Chinese companies are laying off tens of thousands of workers as Beijing’s regulatory clampdowns weigh on the technology, education and property sectors, which in many cases offered higher salaries than other industries and helped drive economic growth.

Video-streaming services are cutting staff. Companies that offer tutoring are reducing teachers and shutting down apps, and real-estate agents have been let go as China’s housing market slows.

Beijing has unleashed a raft of new regulations on the industries as Chinese leader Xi Jinping seeks to rein in what Chinese officials have described as capitalist excesses.

In the entertainment sector, authorities ordered streaming platforms to ban artists that don’t meet political or moral standards. For-profit education services were forbidden from teaching during weekends and holidays. Property firms faced new rules that restricted how much they could borrow, leading to a liquidity crisis for highly indebted developers.

A slowing economy has added to the pinch on all of these sectors. Average new-home prices for 70 cities fell for a third straight month in November, and consumer spending showed new signs of weakening.

While the overall unemployment rate is lower than it was before the Covid-19 pandemic, economists said that is masking stress in segments of the job market. Joblessness has been rising among young people, and income growth for urban workers hasn’t returned to pre-pandemic levels.

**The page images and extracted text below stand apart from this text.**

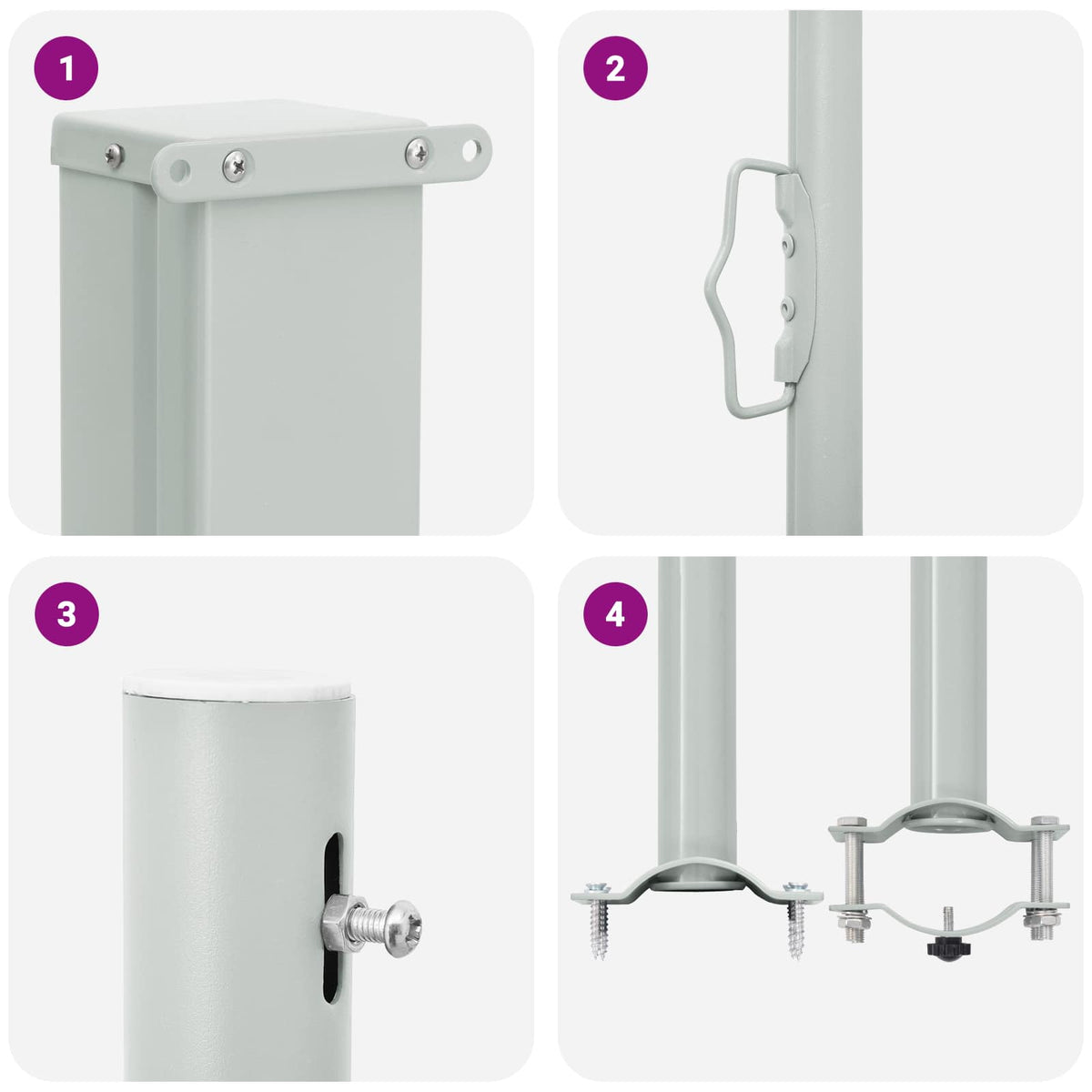 1

2

3

4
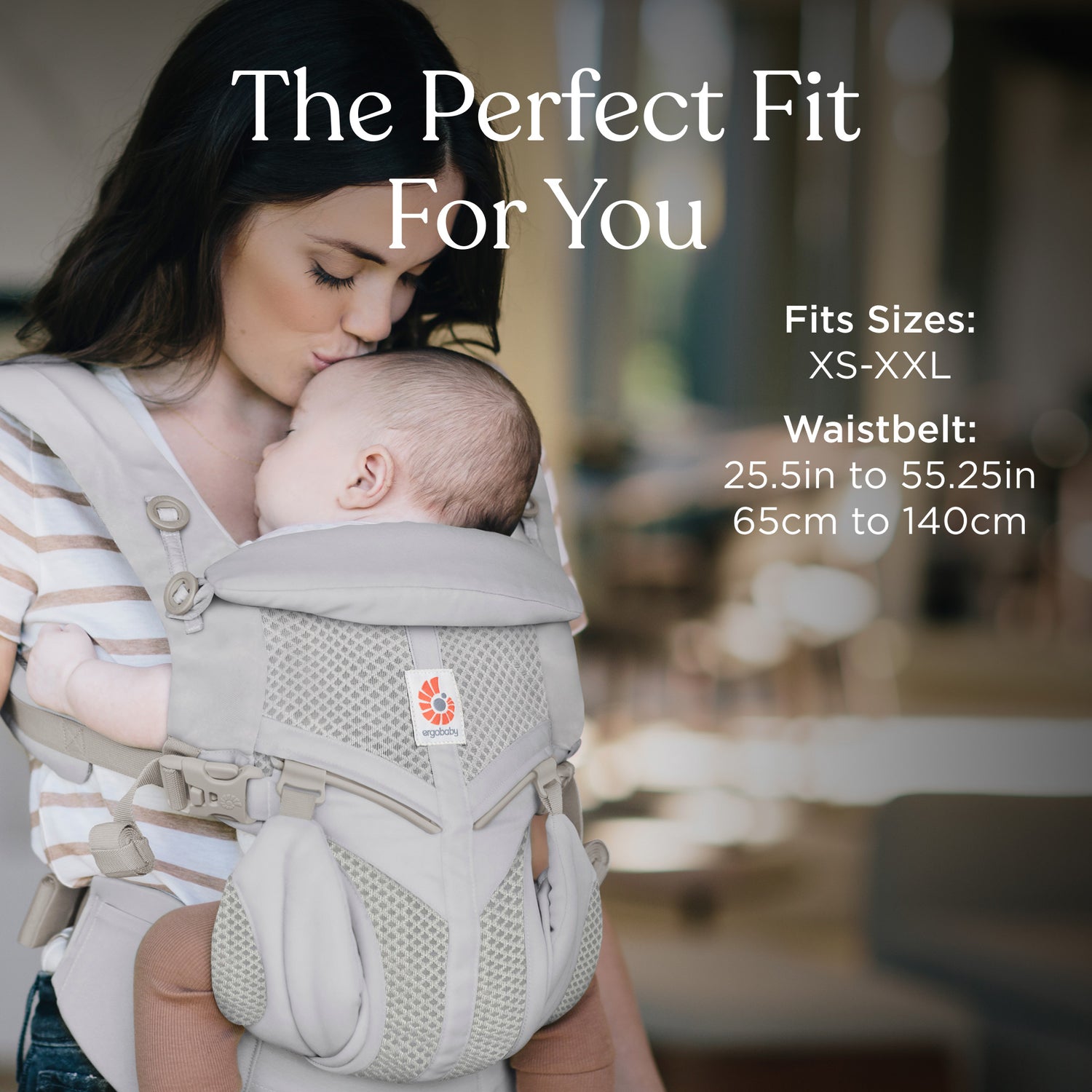 The Perfect Fit For You

Fits Sizes:
XS-XXL

Waistbelt:
25.5in to 55.25in
65cm to 140cm

ergobaby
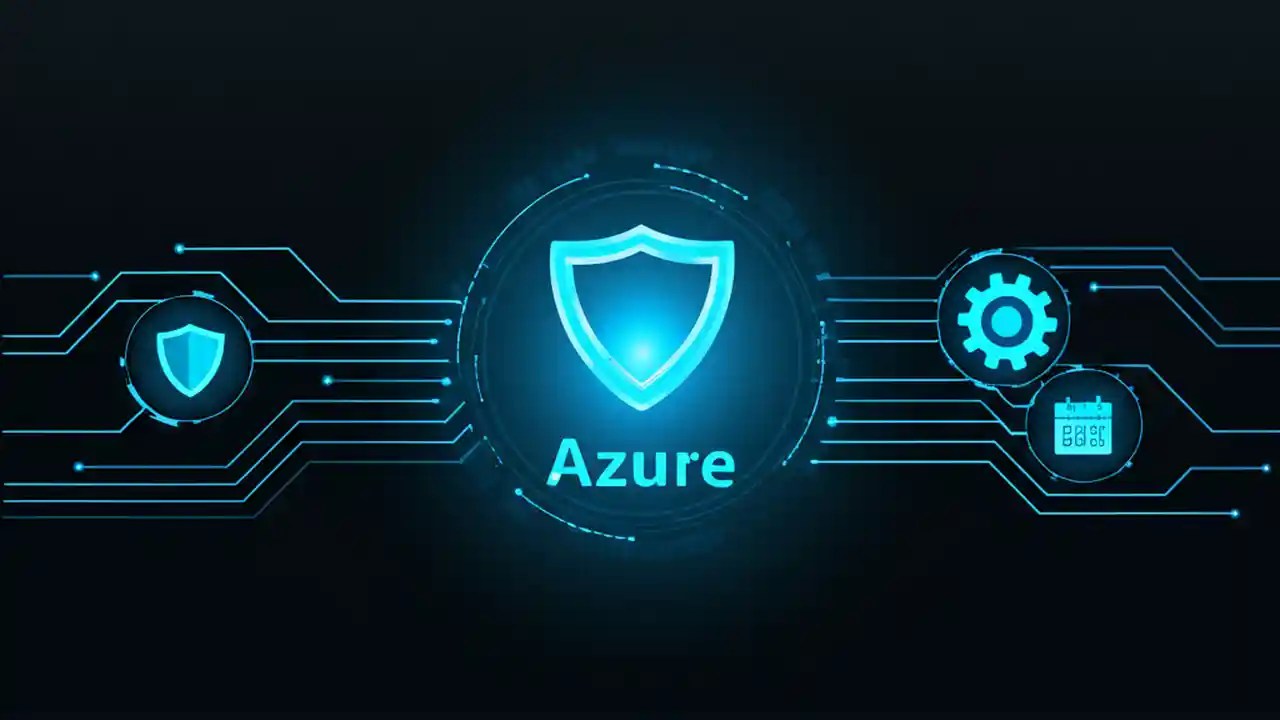 Azure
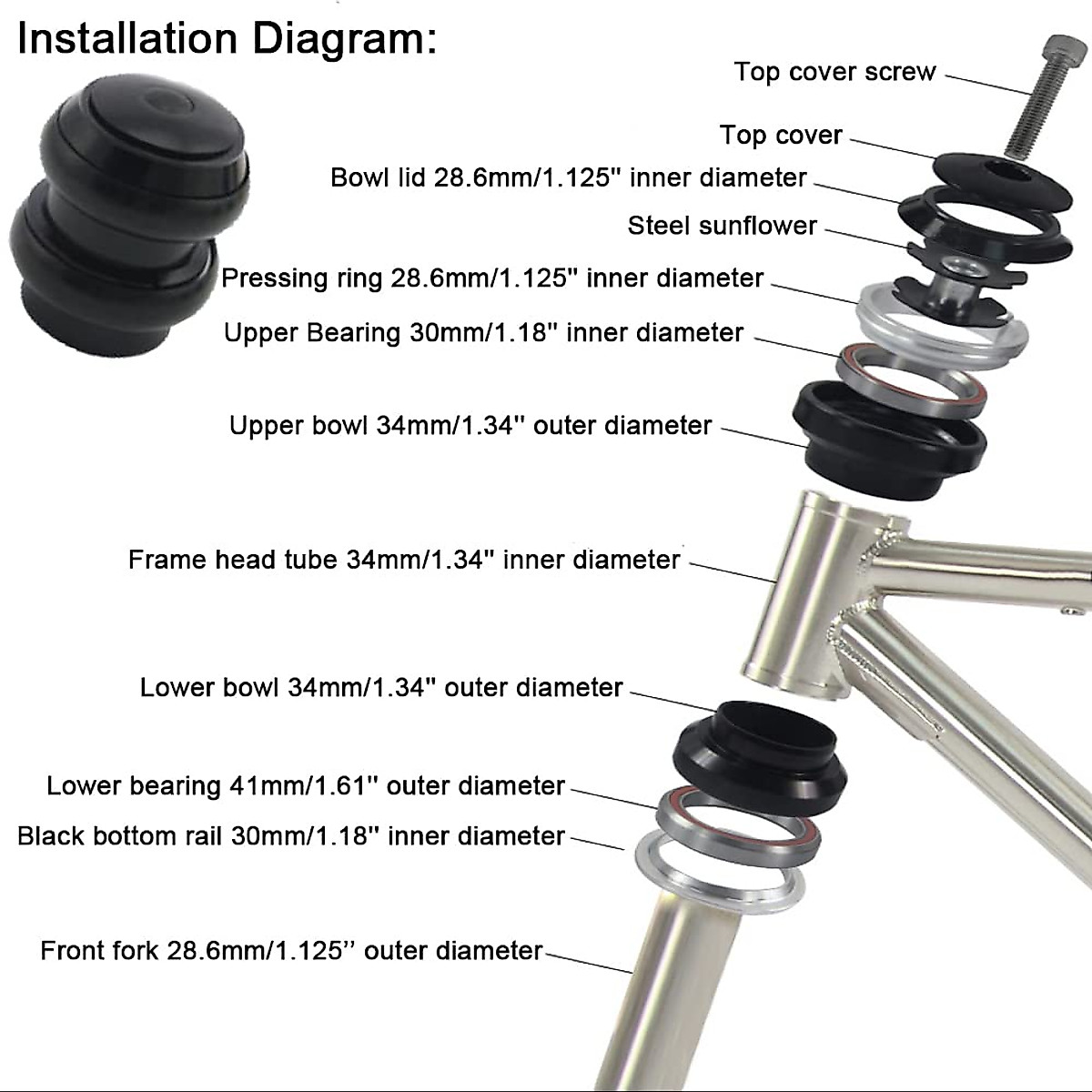 Installation Diagram:

Top cover screw

Top cover

Bowl lid 28.6mm/1.125" inner diameter

Steel sunflower

Pressing ring 28.6mm/1.125" inner diameter

Upper Bearing 30mm/1.18" inner diameter

Upper bowl 34mm/1.34" outer diameter

Frame head tube 34mm/1.34" inner diameter

Lower bowl 34mm/1.34" outer diameter

Lower bearing 41mm/1.61" outer diameter

Black bottom rail 30mm/1.18" inner diameter

Front fork 28.6mm/1.125’’ outer diameter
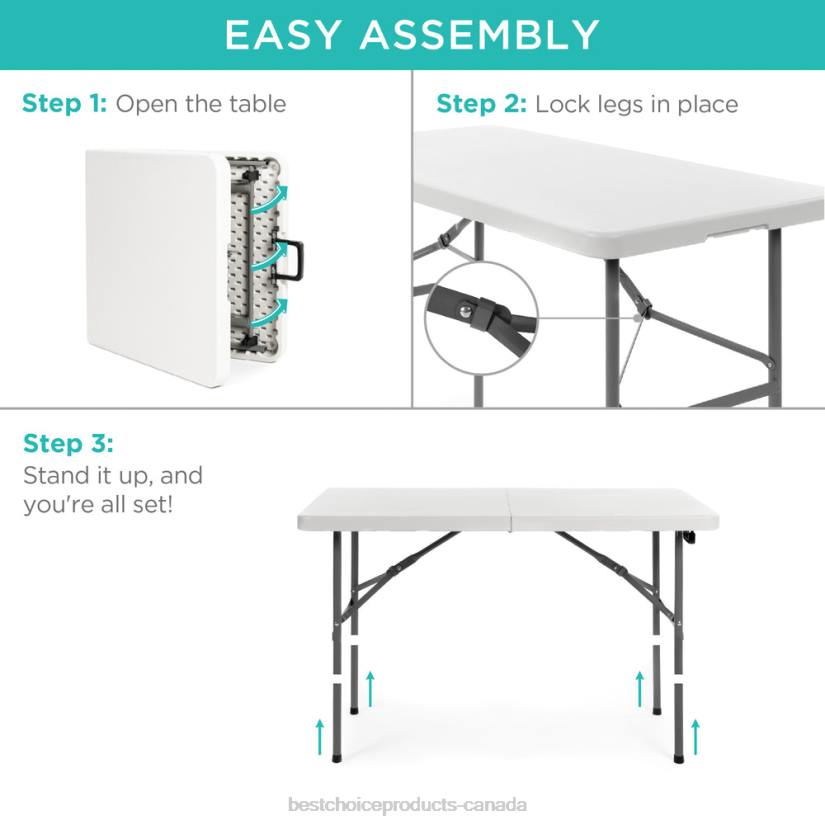 EASY ASSEMBLY

Step 1: Open the table

Step 2: Lock legs in place

Step 3:
Stand it up, and you're all set!

bestchoiceproducts-canada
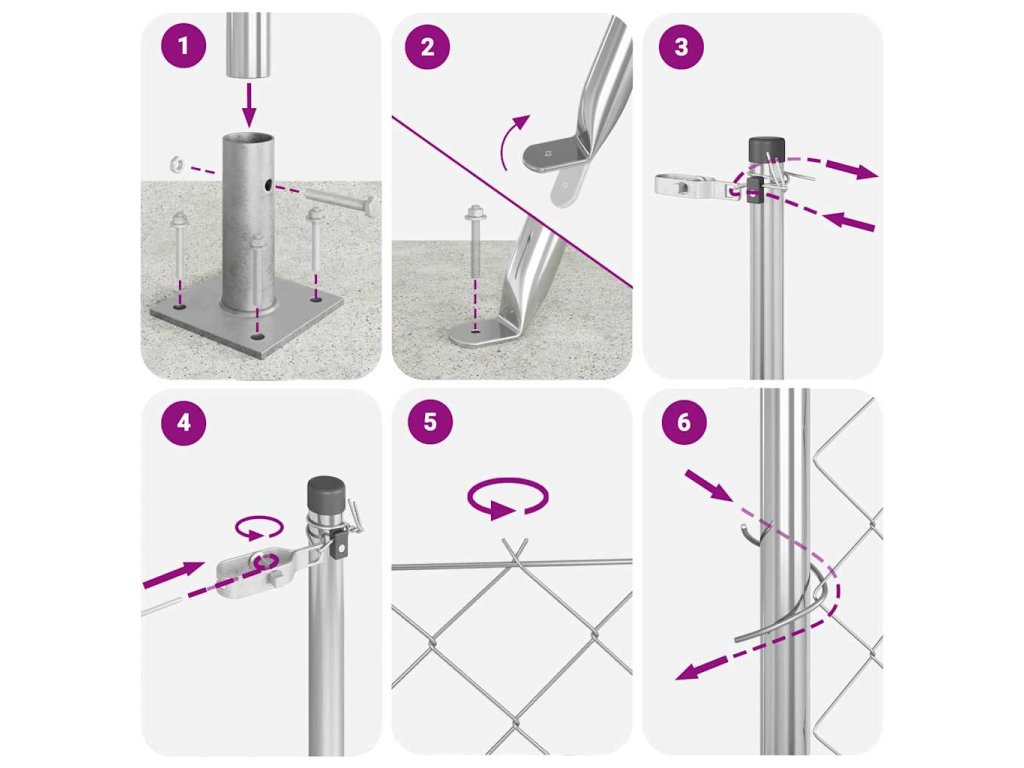 1

2

3

4

5

6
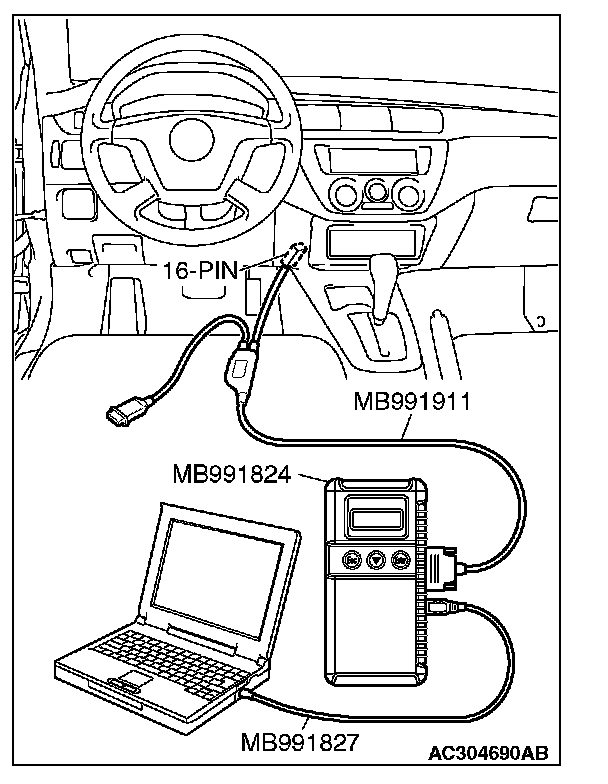 16-PIN

MB991911

MB991824

MB991827

AC304690AB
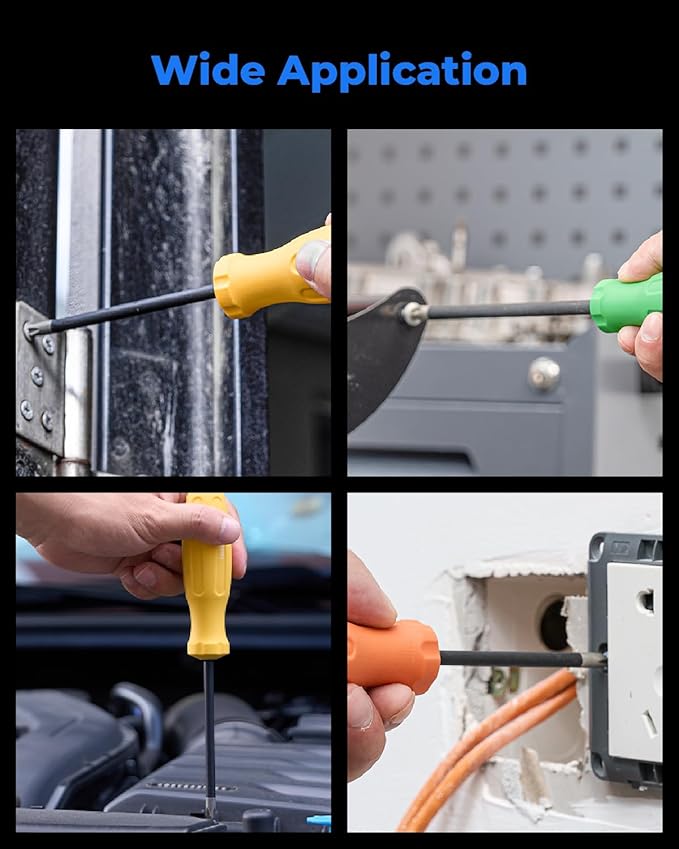 Wide Application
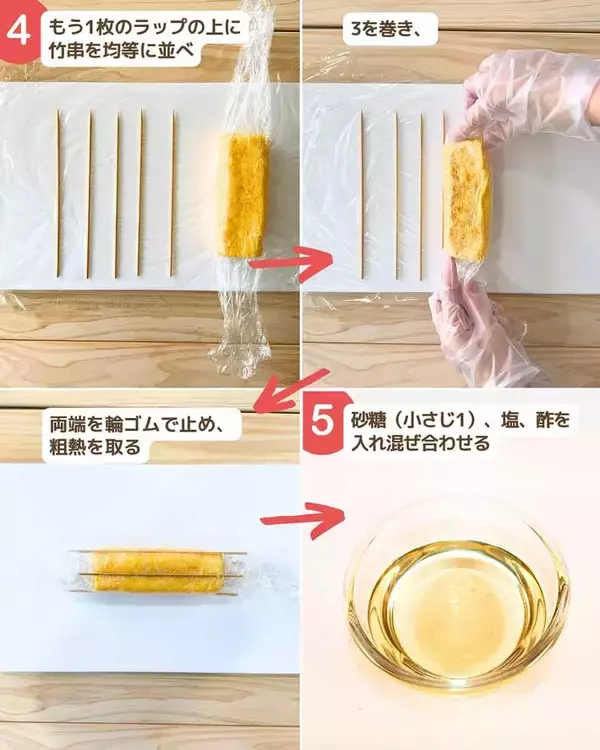 4 もう1枚のラップの上に竹串を均等に並べ

3を巻き、

両端を輪ゴムで止め、粗熱を取る

5 砂糖（小さじ1）、塩、酢を入れ混ぜ合わせる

The job cuts mean dimmed prospects for college graduates. That is likely to exacerbate a mismatch in the country’s labor market, with people vying for a shrinking pool of high-paying jobs in urban China, while factory owners struggle to find and retain workers.

“The structural problems in China’s labor market have worsened this year,” said Bo Zhuang, an economist who specializes in China and a strategist at Loomis, Sayles & Co., an investment firm.

Many tech companies, hit by a series of tighter regulations over the past year and the economic weakness, are among those laying off workers.

ByteDance, the operator of TikTok, has been cutting thousands of employees in China since August.

PHOTO: NOEL CELIS/AGENCE FRANCE-PRESSE/GETTY IMAGES

Netflix-like streaming platform iQIYI Inc. has been cutting employees from various business units in its biggest layoff in recent years, said people familiar with the matter.

Some managers have told employees that by February the move could involve more than 20% of iQIYI’s employees, the people said. The company had about 7,700 employees at the end of 2020.

The layoffs come as iQIYI’s subscribers decline and as the company faces delayed releases of dramas and variety shows because of Beijing’s stricter censorship rules. In August, iQIYI’s chief executive, Yu Gong, said the company would cancel its plans to air several variety shows after regulators banned the popular programs in which young people compete to be stars. In October, it halted a fee plan that required subscribers to pay extra for some shows after criticism from subscribers and government agencies.